Nature is absolutely extraordinary:
Dr. Woolley’s lab has been looking into the acoustic systems of zebra, bengalese and long-tailed finches to see how their brains take in and process sounds ”” learning, performing and analyzing different parts of them to make sense of songs.
A male’s system is designed to recognize the songs of other males and copy his father’s. If he doesn’t learn, perfect and memorize his father’s song within the first 90 days of life, when his brain is especially malleable, he never will. He still sings, but “he sings a disaster,” said Dr. Woolley. “And the females want nothing to do with him.”
When a female’s brain is young and malleable, she tunes into her father’s song, memorizes it and then stores it as a template for evaluating a mate’s song later. This example reminds her that she didn’t die, and her father helped ensure that. Perhaps something similar will work for her offspring.
Females tend to prefer elaborate songs with more syllables.
I prefer a good sense of humor. But maybe that’s another type of “elaborate song.”
Dr. Woolley adds, in what I think is a bit of a leap and quite an oversimpllification: “The way that people fall in love, is talking to each other.” There’s no doubt that’s a good part of it. But there’s a reason that “love at first sight” is called love at first sight.
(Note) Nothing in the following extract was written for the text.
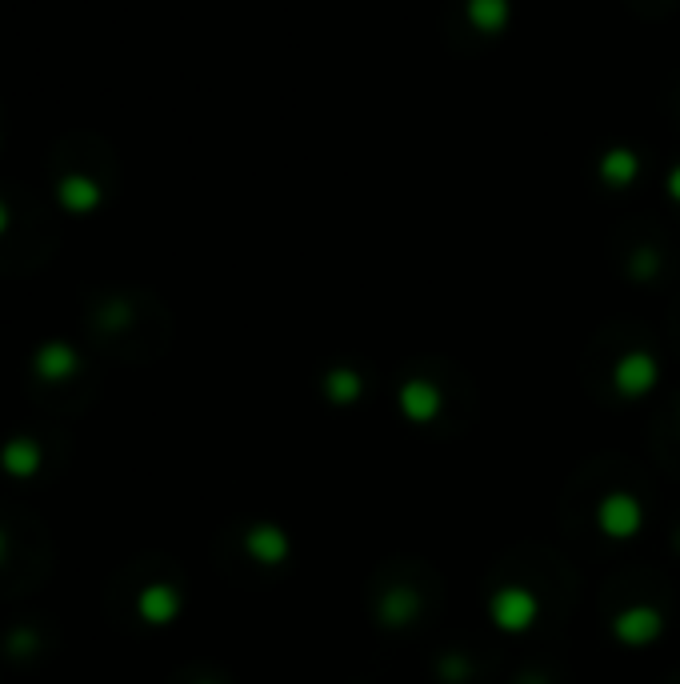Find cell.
<instances>
[{"label": "cell", "instance_id": "1", "mask_svg": "<svg viewBox=\"0 0 680 684\" xmlns=\"http://www.w3.org/2000/svg\"><path fill=\"white\" fill-rule=\"evenodd\" d=\"M40 464H44V452H40V444H36V440H28V436H12V440H4V448H0V468H4L8 476L28 480V476H36V472H40Z\"/></svg>", "mask_w": 680, "mask_h": 684}, {"label": "cell", "instance_id": "2", "mask_svg": "<svg viewBox=\"0 0 680 684\" xmlns=\"http://www.w3.org/2000/svg\"><path fill=\"white\" fill-rule=\"evenodd\" d=\"M76 352L68 348V344H60V340H52V344H40L36 348V356H32V372L40 376V380H68L72 372H76Z\"/></svg>", "mask_w": 680, "mask_h": 684}, {"label": "cell", "instance_id": "3", "mask_svg": "<svg viewBox=\"0 0 680 684\" xmlns=\"http://www.w3.org/2000/svg\"><path fill=\"white\" fill-rule=\"evenodd\" d=\"M172 608H176V600H172V592H168L164 584H152V588L140 592V616H144V620L164 624V620L172 616Z\"/></svg>", "mask_w": 680, "mask_h": 684}, {"label": "cell", "instance_id": "4", "mask_svg": "<svg viewBox=\"0 0 680 684\" xmlns=\"http://www.w3.org/2000/svg\"><path fill=\"white\" fill-rule=\"evenodd\" d=\"M36 648H40V636L32 628H12L8 632V652L12 656H32Z\"/></svg>", "mask_w": 680, "mask_h": 684}, {"label": "cell", "instance_id": "5", "mask_svg": "<svg viewBox=\"0 0 680 684\" xmlns=\"http://www.w3.org/2000/svg\"><path fill=\"white\" fill-rule=\"evenodd\" d=\"M4 556H8V532L0 528V564H4Z\"/></svg>", "mask_w": 680, "mask_h": 684}]
</instances>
And a man and a woman (or to be PC about it, any sort of potentially-romantic couple) can be really really really good friends and talk up a storm without being in love.
I’ve had the experience of love at first sight and I’ve had the experience of clicking with a potential good friend right away, and they’re very very different. For me, though, the initial impression of love (through the visual and a gazillion other signs and signals we’re constantly picking up on) has to be followed up by a lot of verbal rapport, too. And I find that, at least in my life, love is a rare and precious commodity.
Rare and precious indeed which is why so many tales so many stories, so many novels have it as its center. So many that it seems to be a right, a given that it will happen in one’s life. But lucky are the few.
There are 28 steps for humans
We go through them all when fund a mate
Since go through them super fast… Others are slow
If you want to know what purchasing women have but dint believe read the pua stuff…mgtow dint particularly like players we would rather not play games
I always said I didn’t believe in l love at first sight. It’s not logical, I maintained. Until I realized that with the two men I have truly loved, the first moment I saw them is imprinted on my brain. Nobody else is there. If that is not love at first sight, what is?
Thank God for Jordan Peterson, he’s showing me the way out of the empirical trap.
And I quite agree, Neo. Gotta laugh. Both of my loves are absolutely the funniest men I have ever known.
But my wonderful father is a really serious man. Very loving, but serious, never made jokes. Too intellectual. So, go Figure, it’s not the laughs that make me feel safe. Maybe something about always being on the same page.